Thursday, February 19, 2015

Ice coding

It's winter in Michigan. If you've never experienced a Midwest winter, you're missing out on one of the most remarkable tests of endurance a native Californian can undertake. Flowers are blooming up and down the west coast, but Ann Arbor is a world of ice, wind, and road salt. At the moment I write this, Mt. Everest base camp is a actually few degrees warmer (at -9F) than us. We're around -12F. Just going outside is dangerous.

Since frostbite and ice fishing just aren't my things, I tend to spend a lot of the winter coding. This winter, my team has been working on solving some big problems in scientific data analysis, and we've made big progress in the last few weeks. Our task is to combine many smaller evolutionary trees (e.g. the tree of dog life, the tree of fish life, the tree of mushroom life, etc.) into one massive tree of all life. It's a nontrivial problem—many of the trees conflict with one another in subtle ways, and choosing how best to combine them becomes technically challenging for even small numbers of trees and relatively few species. We're attempting to combine hundreds of trees and produce a tree of life with over 2 million tips.

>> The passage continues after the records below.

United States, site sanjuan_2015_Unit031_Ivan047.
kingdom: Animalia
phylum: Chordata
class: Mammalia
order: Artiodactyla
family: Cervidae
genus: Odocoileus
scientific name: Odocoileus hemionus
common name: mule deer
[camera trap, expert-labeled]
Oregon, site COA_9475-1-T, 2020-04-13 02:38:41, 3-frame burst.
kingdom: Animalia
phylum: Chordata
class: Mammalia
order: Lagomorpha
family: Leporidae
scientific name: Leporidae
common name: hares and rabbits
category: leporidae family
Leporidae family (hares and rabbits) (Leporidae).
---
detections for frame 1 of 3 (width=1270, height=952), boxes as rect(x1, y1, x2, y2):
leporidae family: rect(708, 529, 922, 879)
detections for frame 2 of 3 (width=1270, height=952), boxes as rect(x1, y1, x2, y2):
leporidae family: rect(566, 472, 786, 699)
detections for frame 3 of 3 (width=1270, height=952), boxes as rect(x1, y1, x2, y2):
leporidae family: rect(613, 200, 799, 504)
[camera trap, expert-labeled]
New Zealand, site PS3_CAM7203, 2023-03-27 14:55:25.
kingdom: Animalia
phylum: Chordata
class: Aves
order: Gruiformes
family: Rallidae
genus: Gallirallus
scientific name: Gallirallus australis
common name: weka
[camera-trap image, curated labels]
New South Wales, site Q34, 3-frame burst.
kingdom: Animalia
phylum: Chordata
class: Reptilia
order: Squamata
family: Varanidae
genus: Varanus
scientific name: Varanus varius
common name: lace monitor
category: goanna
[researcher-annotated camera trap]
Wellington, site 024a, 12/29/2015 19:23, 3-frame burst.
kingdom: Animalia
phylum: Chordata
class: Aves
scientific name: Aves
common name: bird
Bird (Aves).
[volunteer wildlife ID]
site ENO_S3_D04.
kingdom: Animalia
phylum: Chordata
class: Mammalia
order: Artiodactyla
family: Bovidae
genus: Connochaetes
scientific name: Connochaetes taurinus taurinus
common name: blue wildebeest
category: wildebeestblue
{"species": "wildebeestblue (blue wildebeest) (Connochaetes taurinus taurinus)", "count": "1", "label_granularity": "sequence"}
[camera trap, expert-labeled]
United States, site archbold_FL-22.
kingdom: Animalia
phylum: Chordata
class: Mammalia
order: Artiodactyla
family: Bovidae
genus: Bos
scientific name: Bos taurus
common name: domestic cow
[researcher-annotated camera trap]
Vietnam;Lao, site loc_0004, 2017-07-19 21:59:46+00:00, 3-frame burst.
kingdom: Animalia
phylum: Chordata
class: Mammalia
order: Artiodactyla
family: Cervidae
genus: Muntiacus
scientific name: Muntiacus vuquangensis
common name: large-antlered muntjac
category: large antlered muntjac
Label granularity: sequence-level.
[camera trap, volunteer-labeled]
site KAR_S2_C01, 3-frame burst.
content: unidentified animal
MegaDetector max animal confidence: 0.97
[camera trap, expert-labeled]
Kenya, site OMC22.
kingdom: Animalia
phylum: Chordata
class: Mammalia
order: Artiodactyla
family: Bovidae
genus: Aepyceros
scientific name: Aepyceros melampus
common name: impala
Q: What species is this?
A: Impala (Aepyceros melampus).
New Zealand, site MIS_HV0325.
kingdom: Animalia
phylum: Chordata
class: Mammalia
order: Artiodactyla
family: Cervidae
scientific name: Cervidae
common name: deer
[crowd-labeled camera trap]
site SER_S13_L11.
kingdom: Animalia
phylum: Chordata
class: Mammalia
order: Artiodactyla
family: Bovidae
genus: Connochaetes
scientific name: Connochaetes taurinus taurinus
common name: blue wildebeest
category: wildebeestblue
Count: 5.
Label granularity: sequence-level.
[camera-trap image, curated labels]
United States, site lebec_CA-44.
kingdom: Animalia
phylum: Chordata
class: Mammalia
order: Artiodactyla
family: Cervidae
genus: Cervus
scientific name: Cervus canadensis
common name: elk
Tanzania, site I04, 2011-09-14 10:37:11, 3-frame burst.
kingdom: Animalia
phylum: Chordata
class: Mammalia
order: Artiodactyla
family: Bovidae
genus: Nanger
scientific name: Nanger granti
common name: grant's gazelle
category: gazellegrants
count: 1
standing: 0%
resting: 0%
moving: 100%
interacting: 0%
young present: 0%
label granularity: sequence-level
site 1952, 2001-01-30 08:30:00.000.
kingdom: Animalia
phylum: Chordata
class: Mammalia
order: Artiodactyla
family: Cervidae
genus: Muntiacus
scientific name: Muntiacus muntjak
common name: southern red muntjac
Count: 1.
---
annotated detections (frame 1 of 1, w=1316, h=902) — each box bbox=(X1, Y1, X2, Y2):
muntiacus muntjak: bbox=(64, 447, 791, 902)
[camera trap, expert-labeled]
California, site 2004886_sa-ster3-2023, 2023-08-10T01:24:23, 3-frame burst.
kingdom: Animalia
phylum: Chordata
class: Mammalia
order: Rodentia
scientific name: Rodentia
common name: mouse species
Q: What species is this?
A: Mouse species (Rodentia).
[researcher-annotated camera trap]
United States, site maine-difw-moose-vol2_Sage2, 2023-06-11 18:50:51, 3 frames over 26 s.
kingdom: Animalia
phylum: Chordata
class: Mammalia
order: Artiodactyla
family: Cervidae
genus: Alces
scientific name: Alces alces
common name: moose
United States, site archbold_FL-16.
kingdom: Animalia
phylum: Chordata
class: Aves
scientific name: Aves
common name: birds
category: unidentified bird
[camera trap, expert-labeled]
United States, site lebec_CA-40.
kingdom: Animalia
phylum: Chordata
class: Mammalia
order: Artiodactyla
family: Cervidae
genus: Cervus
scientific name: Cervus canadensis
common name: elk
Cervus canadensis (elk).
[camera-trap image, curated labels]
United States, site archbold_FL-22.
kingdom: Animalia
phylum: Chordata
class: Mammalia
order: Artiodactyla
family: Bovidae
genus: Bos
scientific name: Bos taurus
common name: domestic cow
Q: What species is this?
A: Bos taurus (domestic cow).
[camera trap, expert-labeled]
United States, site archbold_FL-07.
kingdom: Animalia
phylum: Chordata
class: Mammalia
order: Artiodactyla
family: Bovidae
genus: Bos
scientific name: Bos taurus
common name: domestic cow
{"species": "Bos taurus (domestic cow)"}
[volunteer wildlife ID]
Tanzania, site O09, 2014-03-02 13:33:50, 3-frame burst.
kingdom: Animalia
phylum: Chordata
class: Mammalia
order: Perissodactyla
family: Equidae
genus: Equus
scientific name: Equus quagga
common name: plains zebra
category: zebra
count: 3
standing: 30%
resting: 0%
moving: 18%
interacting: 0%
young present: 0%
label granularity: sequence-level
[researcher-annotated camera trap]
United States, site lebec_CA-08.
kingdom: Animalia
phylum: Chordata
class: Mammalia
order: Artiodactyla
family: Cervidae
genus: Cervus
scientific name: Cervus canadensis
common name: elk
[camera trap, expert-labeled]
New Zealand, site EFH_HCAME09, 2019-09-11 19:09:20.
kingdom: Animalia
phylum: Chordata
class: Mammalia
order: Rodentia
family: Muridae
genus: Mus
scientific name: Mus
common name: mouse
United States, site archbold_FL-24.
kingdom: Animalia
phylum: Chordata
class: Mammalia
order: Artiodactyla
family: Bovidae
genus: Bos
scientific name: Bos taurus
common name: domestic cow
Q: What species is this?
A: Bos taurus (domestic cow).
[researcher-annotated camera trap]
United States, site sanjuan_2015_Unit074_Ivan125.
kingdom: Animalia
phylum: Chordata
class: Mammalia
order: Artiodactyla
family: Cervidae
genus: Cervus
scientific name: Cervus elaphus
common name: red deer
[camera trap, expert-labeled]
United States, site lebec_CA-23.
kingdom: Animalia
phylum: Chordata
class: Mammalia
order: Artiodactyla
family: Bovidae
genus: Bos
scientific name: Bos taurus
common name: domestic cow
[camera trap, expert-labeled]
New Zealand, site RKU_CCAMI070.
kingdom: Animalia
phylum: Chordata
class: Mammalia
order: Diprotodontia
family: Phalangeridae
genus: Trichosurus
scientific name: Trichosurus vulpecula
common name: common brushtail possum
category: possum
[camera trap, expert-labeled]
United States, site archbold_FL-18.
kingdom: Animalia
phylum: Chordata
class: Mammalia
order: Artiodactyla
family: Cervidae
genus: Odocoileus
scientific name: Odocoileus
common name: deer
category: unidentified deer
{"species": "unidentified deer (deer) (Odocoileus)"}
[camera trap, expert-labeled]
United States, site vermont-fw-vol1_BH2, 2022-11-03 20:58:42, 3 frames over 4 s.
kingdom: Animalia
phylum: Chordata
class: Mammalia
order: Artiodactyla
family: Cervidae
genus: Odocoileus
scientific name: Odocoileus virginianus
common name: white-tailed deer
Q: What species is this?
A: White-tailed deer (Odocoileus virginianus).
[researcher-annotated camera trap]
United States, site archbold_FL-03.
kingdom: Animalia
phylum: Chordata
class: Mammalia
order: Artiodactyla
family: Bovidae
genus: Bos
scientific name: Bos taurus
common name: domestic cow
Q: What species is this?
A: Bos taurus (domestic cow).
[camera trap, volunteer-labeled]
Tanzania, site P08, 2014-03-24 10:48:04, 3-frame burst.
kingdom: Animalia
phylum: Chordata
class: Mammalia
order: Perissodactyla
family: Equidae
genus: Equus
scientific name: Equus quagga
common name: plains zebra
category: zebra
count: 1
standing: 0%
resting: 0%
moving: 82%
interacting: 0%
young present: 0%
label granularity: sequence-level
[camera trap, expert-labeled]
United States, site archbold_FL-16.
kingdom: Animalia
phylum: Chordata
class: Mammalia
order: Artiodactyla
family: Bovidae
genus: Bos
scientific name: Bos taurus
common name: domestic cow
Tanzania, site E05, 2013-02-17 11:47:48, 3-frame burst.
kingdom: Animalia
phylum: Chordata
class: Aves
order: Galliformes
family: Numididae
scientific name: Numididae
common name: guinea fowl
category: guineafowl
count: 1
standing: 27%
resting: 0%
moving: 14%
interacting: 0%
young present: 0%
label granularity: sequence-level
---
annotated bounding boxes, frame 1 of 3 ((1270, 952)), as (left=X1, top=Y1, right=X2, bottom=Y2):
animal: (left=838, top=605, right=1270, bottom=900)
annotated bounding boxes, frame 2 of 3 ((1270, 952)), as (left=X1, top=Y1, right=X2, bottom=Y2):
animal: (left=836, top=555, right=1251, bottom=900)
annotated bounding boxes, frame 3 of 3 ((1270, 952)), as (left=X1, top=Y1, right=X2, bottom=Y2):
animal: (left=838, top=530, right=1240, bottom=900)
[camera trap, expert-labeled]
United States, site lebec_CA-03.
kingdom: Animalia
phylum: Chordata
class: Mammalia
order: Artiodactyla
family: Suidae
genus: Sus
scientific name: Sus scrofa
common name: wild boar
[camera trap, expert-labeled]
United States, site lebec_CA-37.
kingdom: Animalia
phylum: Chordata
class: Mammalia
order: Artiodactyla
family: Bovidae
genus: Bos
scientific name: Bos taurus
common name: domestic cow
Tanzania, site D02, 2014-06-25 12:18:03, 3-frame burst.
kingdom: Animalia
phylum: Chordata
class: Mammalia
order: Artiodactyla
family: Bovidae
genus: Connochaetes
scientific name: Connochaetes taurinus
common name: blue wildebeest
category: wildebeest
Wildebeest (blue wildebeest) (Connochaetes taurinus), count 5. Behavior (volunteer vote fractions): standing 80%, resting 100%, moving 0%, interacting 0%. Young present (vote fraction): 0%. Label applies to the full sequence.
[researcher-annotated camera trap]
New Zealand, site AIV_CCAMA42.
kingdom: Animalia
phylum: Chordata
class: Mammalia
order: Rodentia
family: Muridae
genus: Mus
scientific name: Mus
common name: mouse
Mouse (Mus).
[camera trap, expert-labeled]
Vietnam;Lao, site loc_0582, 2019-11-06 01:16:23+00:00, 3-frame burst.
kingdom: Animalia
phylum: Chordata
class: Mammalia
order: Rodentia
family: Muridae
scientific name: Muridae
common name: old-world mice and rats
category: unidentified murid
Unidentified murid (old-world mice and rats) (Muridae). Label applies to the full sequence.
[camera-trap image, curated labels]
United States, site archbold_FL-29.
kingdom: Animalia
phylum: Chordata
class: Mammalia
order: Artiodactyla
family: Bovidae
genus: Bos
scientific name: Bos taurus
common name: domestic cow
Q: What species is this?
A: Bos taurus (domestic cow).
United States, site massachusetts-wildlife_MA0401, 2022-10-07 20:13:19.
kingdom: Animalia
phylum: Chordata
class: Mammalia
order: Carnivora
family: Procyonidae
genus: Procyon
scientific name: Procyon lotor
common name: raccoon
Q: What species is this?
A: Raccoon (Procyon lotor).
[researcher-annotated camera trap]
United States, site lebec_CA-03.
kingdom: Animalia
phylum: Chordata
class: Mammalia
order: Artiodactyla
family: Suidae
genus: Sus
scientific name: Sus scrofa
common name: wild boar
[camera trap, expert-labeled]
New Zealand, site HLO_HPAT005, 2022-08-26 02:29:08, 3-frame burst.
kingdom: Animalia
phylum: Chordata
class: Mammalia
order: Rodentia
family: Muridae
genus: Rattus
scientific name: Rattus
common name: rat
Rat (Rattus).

I've been working on this project for a couple of years now, but we've recently had some methodological breakthroughs. Some of them are great examples of the application of classic algorithms, as well as much less classic techniques we've had to invent, particularly with regard to merging taxonomic information with evolutionary trees. My next few posts will focus on these challenges and some of the solutions I've come up with to address them.

For now, I'm going to let the dog out and brave the short trip to the bus stop. Even though it's bitterly cold, it's also beautifully sunny today, so besides my hair freezing a few seconds after I walk out the door, it should be a nice walk.